▶ _WORKING DATA_
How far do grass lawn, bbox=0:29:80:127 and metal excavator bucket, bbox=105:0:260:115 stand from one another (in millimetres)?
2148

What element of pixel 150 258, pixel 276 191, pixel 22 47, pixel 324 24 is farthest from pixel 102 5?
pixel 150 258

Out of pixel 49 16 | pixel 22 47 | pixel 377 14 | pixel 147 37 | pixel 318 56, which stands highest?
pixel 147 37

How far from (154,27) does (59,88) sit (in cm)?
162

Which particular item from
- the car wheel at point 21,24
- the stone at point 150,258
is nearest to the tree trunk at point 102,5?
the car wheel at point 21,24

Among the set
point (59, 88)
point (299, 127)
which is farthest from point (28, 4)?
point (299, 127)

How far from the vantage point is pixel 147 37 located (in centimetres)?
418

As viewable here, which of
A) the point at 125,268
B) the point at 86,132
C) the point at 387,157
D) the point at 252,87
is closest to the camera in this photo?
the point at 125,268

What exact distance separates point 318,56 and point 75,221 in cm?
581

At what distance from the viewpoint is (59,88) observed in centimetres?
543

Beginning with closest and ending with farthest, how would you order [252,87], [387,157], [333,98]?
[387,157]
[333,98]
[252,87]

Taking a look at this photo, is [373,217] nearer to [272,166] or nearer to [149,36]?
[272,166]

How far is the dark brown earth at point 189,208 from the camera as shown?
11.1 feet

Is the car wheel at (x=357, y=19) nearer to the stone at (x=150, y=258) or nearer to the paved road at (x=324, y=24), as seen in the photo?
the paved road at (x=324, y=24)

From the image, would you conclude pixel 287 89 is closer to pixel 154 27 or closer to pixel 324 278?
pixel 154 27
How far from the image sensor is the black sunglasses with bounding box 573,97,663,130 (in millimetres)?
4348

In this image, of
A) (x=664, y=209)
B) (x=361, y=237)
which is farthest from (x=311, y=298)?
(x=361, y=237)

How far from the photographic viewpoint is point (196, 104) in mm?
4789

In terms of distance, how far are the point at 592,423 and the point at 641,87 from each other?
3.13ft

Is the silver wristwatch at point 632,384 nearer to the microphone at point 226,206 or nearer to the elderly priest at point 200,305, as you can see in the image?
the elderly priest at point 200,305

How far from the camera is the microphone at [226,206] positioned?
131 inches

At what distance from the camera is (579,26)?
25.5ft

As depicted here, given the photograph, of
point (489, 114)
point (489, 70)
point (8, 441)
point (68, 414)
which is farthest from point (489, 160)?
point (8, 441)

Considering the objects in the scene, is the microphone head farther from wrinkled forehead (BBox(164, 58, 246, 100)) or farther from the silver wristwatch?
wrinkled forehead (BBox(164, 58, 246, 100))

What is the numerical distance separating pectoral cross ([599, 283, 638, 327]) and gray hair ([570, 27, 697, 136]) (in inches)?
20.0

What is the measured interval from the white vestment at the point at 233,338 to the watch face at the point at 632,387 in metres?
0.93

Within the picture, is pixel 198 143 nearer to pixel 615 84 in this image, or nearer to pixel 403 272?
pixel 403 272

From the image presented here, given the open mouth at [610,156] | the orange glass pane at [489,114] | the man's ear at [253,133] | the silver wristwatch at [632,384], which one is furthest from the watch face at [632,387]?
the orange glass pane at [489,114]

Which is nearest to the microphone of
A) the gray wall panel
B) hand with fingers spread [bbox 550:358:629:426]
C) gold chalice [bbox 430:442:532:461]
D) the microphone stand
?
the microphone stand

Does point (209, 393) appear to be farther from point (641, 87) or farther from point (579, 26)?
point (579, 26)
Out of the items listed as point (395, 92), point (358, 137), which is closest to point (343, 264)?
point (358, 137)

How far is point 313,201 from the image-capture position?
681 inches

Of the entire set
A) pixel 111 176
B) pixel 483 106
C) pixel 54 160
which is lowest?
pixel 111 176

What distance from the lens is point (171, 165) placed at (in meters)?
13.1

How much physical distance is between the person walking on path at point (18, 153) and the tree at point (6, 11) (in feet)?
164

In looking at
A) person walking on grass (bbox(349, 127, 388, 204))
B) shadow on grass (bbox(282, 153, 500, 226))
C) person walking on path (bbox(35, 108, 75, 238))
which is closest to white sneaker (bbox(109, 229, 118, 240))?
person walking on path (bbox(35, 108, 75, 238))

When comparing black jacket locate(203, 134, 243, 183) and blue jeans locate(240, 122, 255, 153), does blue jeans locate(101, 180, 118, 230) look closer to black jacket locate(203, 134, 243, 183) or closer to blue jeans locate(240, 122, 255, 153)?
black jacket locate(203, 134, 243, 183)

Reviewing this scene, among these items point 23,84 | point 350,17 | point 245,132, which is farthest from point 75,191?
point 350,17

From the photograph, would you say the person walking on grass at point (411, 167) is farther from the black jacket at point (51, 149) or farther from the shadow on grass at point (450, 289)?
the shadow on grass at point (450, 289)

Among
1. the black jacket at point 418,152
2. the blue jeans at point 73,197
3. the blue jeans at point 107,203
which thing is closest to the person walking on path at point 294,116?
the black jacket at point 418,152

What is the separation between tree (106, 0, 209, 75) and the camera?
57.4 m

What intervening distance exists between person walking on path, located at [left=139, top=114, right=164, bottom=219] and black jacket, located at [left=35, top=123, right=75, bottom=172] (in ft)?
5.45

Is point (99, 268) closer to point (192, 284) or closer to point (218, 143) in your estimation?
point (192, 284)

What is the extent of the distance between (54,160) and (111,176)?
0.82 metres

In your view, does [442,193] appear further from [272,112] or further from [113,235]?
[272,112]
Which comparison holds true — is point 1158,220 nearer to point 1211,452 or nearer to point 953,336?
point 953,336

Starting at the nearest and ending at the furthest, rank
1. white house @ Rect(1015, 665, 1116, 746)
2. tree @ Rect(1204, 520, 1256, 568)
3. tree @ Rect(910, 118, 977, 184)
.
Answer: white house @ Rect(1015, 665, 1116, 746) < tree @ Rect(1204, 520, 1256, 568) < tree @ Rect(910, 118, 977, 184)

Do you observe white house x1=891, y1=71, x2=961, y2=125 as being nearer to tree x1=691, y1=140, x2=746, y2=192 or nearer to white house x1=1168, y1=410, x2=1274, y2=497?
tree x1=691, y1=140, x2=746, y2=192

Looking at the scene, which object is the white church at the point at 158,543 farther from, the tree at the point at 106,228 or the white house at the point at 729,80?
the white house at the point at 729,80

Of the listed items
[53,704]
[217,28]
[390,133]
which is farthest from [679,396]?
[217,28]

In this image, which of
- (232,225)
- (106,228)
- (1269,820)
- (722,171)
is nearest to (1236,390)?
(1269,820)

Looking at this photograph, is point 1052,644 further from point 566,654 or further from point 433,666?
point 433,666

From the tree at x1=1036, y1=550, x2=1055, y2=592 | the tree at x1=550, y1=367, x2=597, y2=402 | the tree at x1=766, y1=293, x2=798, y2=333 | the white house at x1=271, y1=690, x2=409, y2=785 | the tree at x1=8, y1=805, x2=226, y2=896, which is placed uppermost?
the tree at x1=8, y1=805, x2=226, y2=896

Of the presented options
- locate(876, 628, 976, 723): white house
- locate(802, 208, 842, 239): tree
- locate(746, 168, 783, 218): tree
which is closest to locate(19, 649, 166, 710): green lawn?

▶ _WHAT THIS TASK INVOLVES_
Exactly and exclusively, repeat the lines from the line that contains "Of the listed items" through the end of the records, both ends included.

▶ _ANSWER TO THE PROBLEM_
Of the listed items
[53,704]
[217,28]
[390,133]
which is farthest from [679,396]?
[217,28]

In this image, which of
- (232,225)
- (106,228)
- (1269,820)
- (722,171)
is nearest to (1236,390)?
(1269,820)

Looking at this photograph, is point 1052,644 further from point 566,654 or further from point 433,666?
point 433,666

From the tree at x1=1036, y1=550, x2=1055, y2=592 | the tree at x1=550, y1=367, x2=597, y2=402 | the tree at x1=766, y1=293, x2=798, y2=333 | the white house at x1=271, y1=690, x2=409, y2=785 | the tree at x1=8, y1=805, x2=226, y2=896, which is placed uppermost?
the tree at x1=8, y1=805, x2=226, y2=896

Of the presented options
- locate(876, 628, 976, 723): white house
- locate(802, 208, 842, 239): tree
- locate(746, 168, 783, 218): tree
which is closest to locate(19, 649, 166, 710): green lawn?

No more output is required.